Pater Kentenich würde gerade heute sagen: Wir können die Uhr nicht zurückdrehen, wir leben in dieser Zeit mit all ihren Herausforderungen, ihrer Außensteuerung und vielen Fremdeinflüssen, aber wir können viel tun, unsere eigene Innenwelt, unseren inneren Seelenhaushalt anzureichern, zu pflegen und zu stärken. Persönlichkeitserziehung war für ihn von Anfang sehr zentral. Darüber hinaus wächst Persönlichkeit in und durch Gemeinschaft, in der echte Werte an Vorbildern erlebbar werden.
Was würde Josef Kentenich Erziehern, Lehrern und Eltern heute besonders ans Herz legen?
Erstens: Sich selbst zu erziehen. Erst sollte man versuchen, die Probleme, die man im Gegenüber wahrnimmt, in sich selbst zu lösen: Habe ich nicht in mir ähnliche Schwächen und Grenzen? Und dann daran zu arbeiten. Das Wort des Erziehers erhält dadurch mehr Gewicht.
Zweitens: In jungen Menschen das zu fördern, was Pater Kentenich die Entdeckung des „Persönlichen Ideals“ nannte. Gott hat in jeden Menschen eine originelle Idee gelegt, die es zu entfalten gilt. Pater Kentenich hat viele begleitet und bestärkt, entsprechend ihren Stärken und Schwächen, Anlagen und Fähigkeiten, ihrem Leben von diesem Ideal aus einen übergeordneten Sinn zu geben. Dazu gehörte für ihn auch die Förderung echter Gemeinschaft, ob in der Schule oder Familie. Das Gegenüber soll durch Eltern und Erzieher den eigenen Wert nicht nur erkennen, sondern auch erleben können: „Erziehen heißt selbstlos fremdem Leben dienen.“
Die Schönstattbewegung ist heute in vielen Ländern verbreitet. Daraus sind zahlreiche pädagogische Initiativen entstanden. Was ist international das Spezifische an diesen Einrichtungen?
Der Grundansatz sucht echte Gemeinschaft mit einem hohen Grad gegenseitiger und sozialer Verantwortung zu verbinden mit der Förderung jeder Einzelpersönlichkeit. Da nehmen etwa Klassenkonferenzen sich für jeden Schüler enorm viel Zeit, um herauszufinden, wie man den Einzelnen noch besser fördern, Probleme auffangen kann. Man sucht bewusst die enge Zusammenarbeit mit den Eltern. Oder vermittelt bestimmte Werte in klassenübergreifender Projektarbeit, gestaltet Unterrichtsreihen, die die Persönlichkeitsbildung oder die soziale Verantwortung in den Mittelpunkt stellen. Die Schüler sollen die Schule als ein Stück Heimat und die Lehrer als vertrauenswürdige und ideal gesinnte Ansprechpartner erleben können. Vor der guten Leistung steht der Mensch im Fokus.

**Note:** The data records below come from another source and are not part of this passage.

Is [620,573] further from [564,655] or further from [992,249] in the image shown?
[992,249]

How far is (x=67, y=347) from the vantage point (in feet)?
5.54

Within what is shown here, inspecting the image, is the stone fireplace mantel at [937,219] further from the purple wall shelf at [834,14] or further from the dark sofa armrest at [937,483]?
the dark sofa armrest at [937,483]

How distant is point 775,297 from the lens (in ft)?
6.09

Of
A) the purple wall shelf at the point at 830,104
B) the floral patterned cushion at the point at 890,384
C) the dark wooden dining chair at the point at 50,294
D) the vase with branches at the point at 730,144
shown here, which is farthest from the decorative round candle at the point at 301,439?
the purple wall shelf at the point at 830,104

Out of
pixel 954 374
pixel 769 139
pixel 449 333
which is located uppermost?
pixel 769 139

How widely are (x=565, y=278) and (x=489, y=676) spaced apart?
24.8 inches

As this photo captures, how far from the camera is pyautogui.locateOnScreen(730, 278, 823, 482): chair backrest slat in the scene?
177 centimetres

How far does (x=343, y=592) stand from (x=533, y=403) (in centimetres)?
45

Die Situation der Kirche ist zumindest in Deutschland krisenhaft. Die Ansichten, was zu tun ist, um die Kirche für die Zukunft gut aufzustellen, gehen auseinander. Was könnten aus der Pädagogik Pater Kentenichs Beiträge für eine erneuerte Kirche sein?
Pater Kentenich sprach gern von „der Kirche am neuen Ufer“. Ich denke, wir sind genau auf der „Überfahrt“ zu diesem Ziel. Er würde wahrscheinlich nicht zuerst bei Strukturfragen ansetzen, sondern zu einer Erneuerung von innen her anregen, im Glauben und im Leben. Das Auseinanderdriften von christlichen Idealen und der Realität des Lebens vieler Christen würde er wohl nicht mit einer Anpassung der Ideale ans Leben beantworten, sondern zum Tiefergraben herausfordern. In einer mehr und mehr „entgrenzten“ Gesellschaft kommen wir ohne diese Orientierungshilfen nicht aus.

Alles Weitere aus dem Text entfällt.